Cypress Hills (J)

Selva adentro

Tatiana Arocha
Glass artwork in a station windscreen.
“Selva adentro” (2025) © Tatiana Arocha, NYCT Cypress Hills. Commissioned by MTA Arts & Design. Photo: Etienne Frossard

About the project

Tatiana Arocha’s “Selva adentro” (The jungle inside) brings the rich biodiversity of her native Colombia to Brooklyn’s Cypress Hills. Her practice, rooted in fieldwork, blends drawings, photographs, and tracings into a visual language of tree bark, seeds, leaves and other natural elements. These observations are deepened through dialogue with Indigenous communities, whose knowledge of the land informs her work.
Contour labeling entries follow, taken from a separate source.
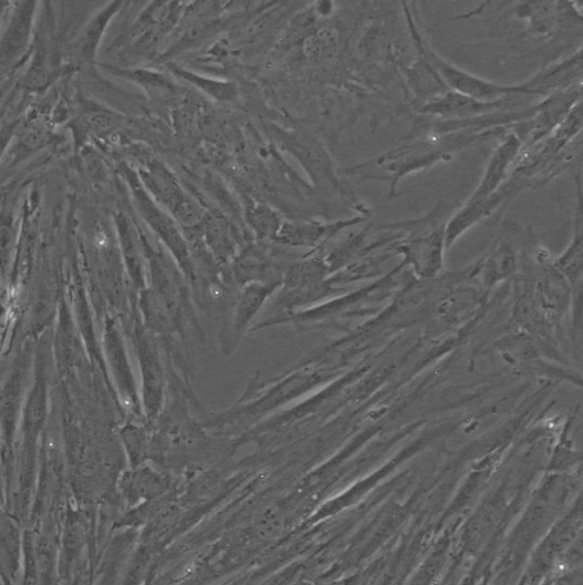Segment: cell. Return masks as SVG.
Segmentation results:
<instances>
[{
	"label": "cell",
	"instance_id": "cell-1",
	"mask_svg": "<svg viewBox=\"0 0 583 585\" xmlns=\"http://www.w3.org/2000/svg\"><path fill=\"white\" fill-rule=\"evenodd\" d=\"M454 206L441 202L426 216L397 224L407 236L404 240L392 244L391 249L405 255L406 261L425 277L434 276L444 267L446 246V228L448 215H452Z\"/></svg>",
	"mask_w": 583,
	"mask_h": 585
},
{
	"label": "cell",
	"instance_id": "cell-2",
	"mask_svg": "<svg viewBox=\"0 0 583 585\" xmlns=\"http://www.w3.org/2000/svg\"><path fill=\"white\" fill-rule=\"evenodd\" d=\"M270 131L281 148L300 163L316 188L326 193H336L346 198L361 215H371L367 206L357 199L347 183L342 179L332 156L315 136L284 131L275 126Z\"/></svg>",
	"mask_w": 583,
	"mask_h": 585
},
{
	"label": "cell",
	"instance_id": "cell-3",
	"mask_svg": "<svg viewBox=\"0 0 583 585\" xmlns=\"http://www.w3.org/2000/svg\"><path fill=\"white\" fill-rule=\"evenodd\" d=\"M137 175L144 189L176 223L195 226L202 222V209L165 164L156 160L150 161Z\"/></svg>",
	"mask_w": 583,
	"mask_h": 585
},
{
	"label": "cell",
	"instance_id": "cell-4",
	"mask_svg": "<svg viewBox=\"0 0 583 585\" xmlns=\"http://www.w3.org/2000/svg\"><path fill=\"white\" fill-rule=\"evenodd\" d=\"M420 48L449 91L483 102H496L514 96H532L524 84L502 85L471 75L431 50L423 35Z\"/></svg>",
	"mask_w": 583,
	"mask_h": 585
},
{
	"label": "cell",
	"instance_id": "cell-5",
	"mask_svg": "<svg viewBox=\"0 0 583 585\" xmlns=\"http://www.w3.org/2000/svg\"><path fill=\"white\" fill-rule=\"evenodd\" d=\"M523 96L509 98L496 102H483L468 98L454 91L434 98L423 104L414 105L417 113L439 117L450 122L477 120L493 115L501 109L518 104Z\"/></svg>",
	"mask_w": 583,
	"mask_h": 585
},
{
	"label": "cell",
	"instance_id": "cell-6",
	"mask_svg": "<svg viewBox=\"0 0 583 585\" xmlns=\"http://www.w3.org/2000/svg\"><path fill=\"white\" fill-rule=\"evenodd\" d=\"M127 185L131 189L135 207L138 214L147 224L178 256L186 255V244L180 236L177 224L171 215L157 204L153 197L144 189L136 172L126 170L124 172Z\"/></svg>",
	"mask_w": 583,
	"mask_h": 585
},
{
	"label": "cell",
	"instance_id": "cell-7",
	"mask_svg": "<svg viewBox=\"0 0 583 585\" xmlns=\"http://www.w3.org/2000/svg\"><path fill=\"white\" fill-rule=\"evenodd\" d=\"M522 148L523 144L518 134L510 133L506 135L493 152L478 188L467 202L478 203L494 195L503 185Z\"/></svg>",
	"mask_w": 583,
	"mask_h": 585
},
{
	"label": "cell",
	"instance_id": "cell-8",
	"mask_svg": "<svg viewBox=\"0 0 583 585\" xmlns=\"http://www.w3.org/2000/svg\"><path fill=\"white\" fill-rule=\"evenodd\" d=\"M532 96H551L582 85V49L569 59L551 64L523 83Z\"/></svg>",
	"mask_w": 583,
	"mask_h": 585
},
{
	"label": "cell",
	"instance_id": "cell-9",
	"mask_svg": "<svg viewBox=\"0 0 583 585\" xmlns=\"http://www.w3.org/2000/svg\"><path fill=\"white\" fill-rule=\"evenodd\" d=\"M369 215H358L332 224L323 223H283L277 239L289 245H313L330 238L344 229L366 223Z\"/></svg>",
	"mask_w": 583,
	"mask_h": 585
},
{
	"label": "cell",
	"instance_id": "cell-10",
	"mask_svg": "<svg viewBox=\"0 0 583 585\" xmlns=\"http://www.w3.org/2000/svg\"><path fill=\"white\" fill-rule=\"evenodd\" d=\"M576 207L574 230L571 243L561 258L554 264V269L575 289L581 290L582 284V240H583V207L581 172L575 174Z\"/></svg>",
	"mask_w": 583,
	"mask_h": 585
},
{
	"label": "cell",
	"instance_id": "cell-11",
	"mask_svg": "<svg viewBox=\"0 0 583 585\" xmlns=\"http://www.w3.org/2000/svg\"><path fill=\"white\" fill-rule=\"evenodd\" d=\"M125 4L122 2L107 4L84 28L77 44L79 59L84 63H94L103 35L114 18Z\"/></svg>",
	"mask_w": 583,
	"mask_h": 585
},
{
	"label": "cell",
	"instance_id": "cell-12",
	"mask_svg": "<svg viewBox=\"0 0 583 585\" xmlns=\"http://www.w3.org/2000/svg\"><path fill=\"white\" fill-rule=\"evenodd\" d=\"M168 69L179 81L189 83L218 102L232 103L239 98V90L233 82L202 76L199 75V73L176 63H168Z\"/></svg>",
	"mask_w": 583,
	"mask_h": 585
},
{
	"label": "cell",
	"instance_id": "cell-13",
	"mask_svg": "<svg viewBox=\"0 0 583 585\" xmlns=\"http://www.w3.org/2000/svg\"><path fill=\"white\" fill-rule=\"evenodd\" d=\"M29 7L30 4H25V9L15 12L11 25L0 42V66L12 62L27 43L32 16V9H28Z\"/></svg>",
	"mask_w": 583,
	"mask_h": 585
},
{
	"label": "cell",
	"instance_id": "cell-14",
	"mask_svg": "<svg viewBox=\"0 0 583 585\" xmlns=\"http://www.w3.org/2000/svg\"><path fill=\"white\" fill-rule=\"evenodd\" d=\"M101 66L113 73V75L133 82L152 92H174L175 89L174 82L163 72L148 69H123L104 64H101Z\"/></svg>",
	"mask_w": 583,
	"mask_h": 585
},
{
	"label": "cell",
	"instance_id": "cell-15",
	"mask_svg": "<svg viewBox=\"0 0 583 585\" xmlns=\"http://www.w3.org/2000/svg\"><path fill=\"white\" fill-rule=\"evenodd\" d=\"M244 217L249 227L262 239L277 238L283 224L274 209L259 202H250L246 206Z\"/></svg>",
	"mask_w": 583,
	"mask_h": 585
},
{
	"label": "cell",
	"instance_id": "cell-16",
	"mask_svg": "<svg viewBox=\"0 0 583 585\" xmlns=\"http://www.w3.org/2000/svg\"><path fill=\"white\" fill-rule=\"evenodd\" d=\"M304 54L313 62L333 59L340 50V37L333 27L317 29L304 42Z\"/></svg>",
	"mask_w": 583,
	"mask_h": 585
},
{
	"label": "cell",
	"instance_id": "cell-17",
	"mask_svg": "<svg viewBox=\"0 0 583 585\" xmlns=\"http://www.w3.org/2000/svg\"><path fill=\"white\" fill-rule=\"evenodd\" d=\"M18 540L17 530L11 524L0 527V555L13 568L18 562Z\"/></svg>",
	"mask_w": 583,
	"mask_h": 585
},
{
	"label": "cell",
	"instance_id": "cell-18",
	"mask_svg": "<svg viewBox=\"0 0 583 585\" xmlns=\"http://www.w3.org/2000/svg\"><path fill=\"white\" fill-rule=\"evenodd\" d=\"M6 6H7V4H4V3H0V18H2V14H3V12H4V7H6Z\"/></svg>",
	"mask_w": 583,
	"mask_h": 585
}]
</instances>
Arocha describes these works as “an act of care—a gesture toward remembering the landscapes and communities that existed long before the city.”  
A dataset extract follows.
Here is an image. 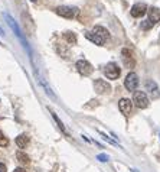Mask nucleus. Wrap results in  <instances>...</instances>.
<instances>
[{"label": "nucleus", "instance_id": "obj_12", "mask_svg": "<svg viewBox=\"0 0 160 172\" xmlns=\"http://www.w3.org/2000/svg\"><path fill=\"white\" fill-rule=\"evenodd\" d=\"M85 38L88 39V41H91L93 43H95V45L98 46H102L104 45V39L100 38L97 34H94V32H85Z\"/></svg>", "mask_w": 160, "mask_h": 172}, {"label": "nucleus", "instance_id": "obj_15", "mask_svg": "<svg viewBox=\"0 0 160 172\" xmlns=\"http://www.w3.org/2000/svg\"><path fill=\"white\" fill-rule=\"evenodd\" d=\"M28 143H29V138H28L26 134H19L16 138V145L20 147V149L28 146Z\"/></svg>", "mask_w": 160, "mask_h": 172}, {"label": "nucleus", "instance_id": "obj_16", "mask_svg": "<svg viewBox=\"0 0 160 172\" xmlns=\"http://www.w3.org/2000/svg\"><path fill=\"white\" fill-rule=\"evenodd\" d=\"M63 38L67 39V42L71 43V45L76 43V35L74 34V32H65V34H63Z\"/></svg>", "mask_w": 160, "mask_h": 172}, {"label": "nucleus", "instance_id": "obj_14", "mask_svg": "<svg viewBox=\"0 0 160 172\" xmlns=\"http://www.w3.org/2000/svg\"><path fill=\"white\" fill-rule=\"evenodd\" d=\"M149 20L153 22V23H157L160 20V10L156 7H152L149 10Z\"/></svg>", "mask_w": 160, "mask_h": 172}, {"label": "nucleus", "instance_id": "obj_26", "mask_svg": "<svg viewBox=\"0 0 160 172\" xmlns=\"http://www.w3.org/2000/svg\"><path fill=\"white\" fill-rule=\"evenodd\" d=\"M32 2H36V0H32Z\"/></svg>", "mask_w": 160, "mask_h": 172}, {"label": "nucleus", "instance_id": "obj_21", "mask_svg": "<svg viewBox=\"0 0 160 172\" xmlns=\"http://www.w3.org/2000/svg\"><path fill=\"white\" fill-rule=\"evenodd\" d=\"M97 159L100 161V162H107L110 158H108V155H106V153H100V155H97Z\"/></svg>", "mask_w": 160, "mask_h": 172}, {"label": "nucleus", "instance_id": "obj_8", "mask_svg": "<svg viewBox=\"0 0 160 172\" xmlns=\"http://www.w3.org/2000/svg\"><path fill=\"white\" fill-rule=\"evenodd\" d=\"M94 90H95L97 94H106V93L111 91V85L104 80H95V83H94Z\"/></svg>", "mask_w": 160, "mask_h": 172}, {"label": "nucleus", "instance_id": "obj_1", "mask_svg": "<svg viewBox=\"0 0 160 172\" xmlns=\"http://www.w3.org/2000/svg\"><path fill=\"white\" fill-rule=\"evenodd\" d=\"M4 19H6V22H7V25L10 26V28H12L13 32L16 34L17 38L20 39L22 42H23V45H25L26 48L29 49V45H28V42H26V39L23 38V34H22V30H20V28H19V25H17L16 22H15V19H13V17L10 16V15H7V13H4Z\"/></svg>", "mask_w": 160, "mask_h": 172}, {"label": "nucleus", "instance_id": "obj_2", "mask_svg": "<svg viewBox=\"0 0 160 172\" xmlns=\"http://www.w3.org/2000/svg\"><path fill=\"white\" fill-rule=\"evenodd\" d=\"M133 103H134L136 107L139 109H146L149 107V97L144 91H134V96H133Z\"/></svg>", "mask_w": 160, "mask_h": 172}, {"label": "nucleus", "instance_id": "obj_22", "mask_svg": "<svg viewBox=\"0 0 160 172\" xmlns=\"http://www.w3.org/2000/svg\"><path fill=\"white\" fill-rule=\"evenodd\" d=\"M153 25H154L153 22H150V20H144L143 23H141V28H143V29H150V28H152Z\"/></svg>", "mask_w": 160, "mask_h": 172}, {"label": "nucleus", "instance_id": "obj_3", "mask_svg": "<svg viewBox=\"0 0 160 172\" xmlns=\"http://www.w3.org/2000/svg\"><path fill=\"white\" fill-rule=\"evenodd\" d=\"M104 74H106V77L108 80H117L120 77V74H121V70L118 68V65L115 62H110L104 68Z\"/></svg>", "mask_w": 160, "mask_h": 172}, {"label": "nucleus", "instance_id": "obj_7", "mask_svg": "<svg viewBox=\"0 0 160 172\" xmlns=\"http://www.w3.org/2000/svg\"><path fill=\"white\" fill-rule=\"evenodd\" d=\"M146 91H149V94H150V97H152L153 100H156V98L160 97L159 85L156 84V81H153V80L146 81Z\"/></svg>", "mask_w": 160, "mask_h": 172}, {"label": "nucleus", "instance_id": "obj_9", "mask_svg": "<svg viewBox=\"0 0 160 172\" xmlns=\"http://www.w3.org/2000/svg\"><path fill=\"white\" fill-rule=\"evenodd\" d=\"M147 13V6L144 3H136L130 10V15L133 17H141Z\"/></svg>", "mask_w": 160, "mask_h": 172}, {"label": "nucleus", "instance_id": "obj_6", "mask_svg": "<svg viewBox=\"0 0 160 172\" xmlns=\"http://www.w3.org/2000/svg\"><path fill=\"white\" fill-rule=\"evenodd\" d=\"M137 85H139V75L133 71L128 72L126 80H124V87H126L128 91H136Z\"/></svg>", "mask_w": 160, "mask_h": 172}, {"label": "nucleus", "instance_id": "obj_11", "mask_svg": "<svg viewBox=\"0 0 160 172\" xmlns=\"http://www.w3.org/2000/svg\"><path fill=\"white\" fill-rule=\"evenodd\" d=\"M121 59H123V62H124V65H126L127 68H133L134 67V59H133V57H131V54H130V51L128 49H124L121 51Z\"/></svg>", "mask_w": 160, "mask_h": 172}, {"label": "nucleus", "instance_id": "obj_19", "mask_svg": "<svg viewBox=\"0 0 160 172\" xmlns=\"http://www.w3.org/2000/svg\"><path fill=\"white\" fill-rule=\"evenodd\" d=\"M98 133L101 134L104 140H107V142L111 143V145H114V146H118V143H117V142H114V140H113L111 138H108V136H107V133H104V132H101V130H98Z\"/></svg>", "mask_w": 160, "mask_h": 172}, {"label": "nucleus", "instance_id": "obj_20", "mask_svg": "<svg viewBox=\"0 0 160 172\" xmlns=\"http://www.w3.org/2000/svg\"><path fill=\"white\" fill-rule=\"evenodd\" d=\"M9 145V140L3 136V133H2V130H0V146H3V147H6Z\"/></svg>", "mask_w": 160, "mask_h": 172}, {"label": "nucleus", "instance_id": "obj_25", "mask_svg": "<svg viewBox=\"0 0 160 172\" xmlns=\"http://www.w3.org/2000/svg\"><path fill=\"white\" fill-rule=\"evenodd\" d=\"M0 35H4V32H3V29L0 28Z\"/></svg>", "mask_w": 160, "mask_h": 172}, {"label": "nucleus", "instance_id": "obj_10", "mask_svg": "<svg viewBox=\"0 0 160 172\" xmlns=\"http://www.w3.org/2000/svg\"><path fill=\"white\" fill-rule=\"evenodd\" d=\"M118 107L124 116H130L131 110H133V101H130L128 98H121L118 101Z\"/></svg>", "mask_w": 160, "mask_h": 172}, {"label": "nucleus", "instance_id": "obj_23", "mask_svg": "<svg viewBox=\"0 0 160 172\" xmlns=\"http://www.w3.org/2000/svg\"><path fill=\"white\" fill-rule=\"evenodd\" d=\"M0 172H6V165H3L0 162Z\"/></svg>", "mask_w": 160, "mask_h": 172}, {"label": "nucleus", "instance_id": "obj_13", "mask_svg": "<svg viewBox=\"0 0 160 172\" xmlns=\"http://www.w3.org/2000/svg\"><path fill=\"white\" fill-rule=\"evenodd\" d=\"M94 34H97L100 38H102L104 41L110 38V32L106 29V28H102V26H94Z\"/></svg>", "mask_w": 160, "mask_h": 172}, {"label": "nucleus", "instance_id": "obj_5", "mask_svg": "<svg viewBox=\"0 0 160 172\" xmlns=\"http://www.w3.org/2000/svg\"><path fill=\"white\" fill-rule=\"evenodd\" d=\"M75 67H76V70H78V72H80L81 75H85V77L91 75V74H93V71H94L93 65H91L87 59H80V61H76Z\"/></svg>", "mask_w": 160, "mask_h": 172}, {"label": "nucleus", "instance_id": "obj_24", "mask_svg": "<svg viewBox=\"0 0 160 172\" xmlns=\"http://www.w3.org/2000/svg\"><path fill=\"white\" fill-rule=\"evenodd\" d=\"M13 172H26V169H23V168H16Z\"/></svg>", "mask_w": 160, "mask_h": 172}, {"label": "nucleus", "instance_id": "obj_18", "mask_svg": "<svg viewBox=\"0 0 160 172\" xmlns=\"http://www.w3.org/2000/svg\"><path fill=\"white\" fill-rule=\"evenodd\" d=\"M52 117H54V120H55V122L58 123V126H59V129L62 130V132H63V133H65V134H68L67 129H65V126H63V123H62V122H61V120H59V117H58V116H56V114H55V113H54V111H52Z\"/></svg>", "mask_w": 160, "mask_h": 172}, {"label": "nucleus", "instance_id": "obj_17", "mask_svg": "<svg viewBox=\"0 0 160 172\" xmlns=\"http://www.w3.org/2000/svg\"><path fill=\"white\" fill-rule=\"evenodd\" d=\"M16 158L19 162H22V164H29V156L26 155V153H23V152H17Z\"/></svg>", "mask_w": 160, "mask_h": 172}, {"label": "nucleus", "instance_id": "obj_4", "mask_svg": "<svg viewBox=\"0 0 160 172\" xmlns=\"http://www.w3.org/2000/svg\"><path fill=\"white\" fill-rule=\"evenodd\" d=\"M78 12H80L78 9L71 7V6H59V7H56V13L59 16L65 17V19H74V17H76Z\"/></svg>", "mask_w": 160, "mask_h": 172}]
</instances>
Set within the elevated station’s platform windscreens, “Selva adentro” comprises six digitally printed murals and was fabricated by Tom Patti Designs. The 24-panel glass artwork presents a series of reconstructed snapshots of lush greenery, animal life, and tropical forests collaged from Arocha’s visual archive. Using a monochromatic palette of black, white, and grey, Arocha highlights environmental fragility, while bodies of water rendered in gold leaf serve as shimmering reminders of human impact. On the Queens-bound side of the platform, birds like the egret and heron rest, eat, and soar through dense trees and swamps. A mural on the Manhattan-bound platform features a downed log with vegetation sprouting around it, evoking natural cycles of growth and decay. As riders approach the murals, they can also discover the delicate presence of smaller animals, such as camouflaged snakes, frogs, and spiders.  

About the artist

Tatiana Arocha is a New York-born Colombian artist. Her art practice explores intimacy between people and land, rooted in personal memory and her immigrant experience, and centers on community through public art interventions and transdisciplinary knowledge exchange. Arocha was recently awarded a NYSCA Artist Grant, was a MacDowell Fellow in 2023, and was the recipient of the Annual Award for Excellence in Design by the Public Design Commission of the City of New York 2024—artist in residency at Residency Unlimited and Santa Fe Art Institute. Solo exhibitions include Newhouse Center for Contemporary Art, Sugar Hill Children’s Museum of Art & Storytelling, Queens Botanical Garden, and site-specific installations at Brooklyn Public Library, BRIC, Brookfield Place/Winter Garden, Goethe-Institut Kolumbien, and Hilton Bogota Corferias.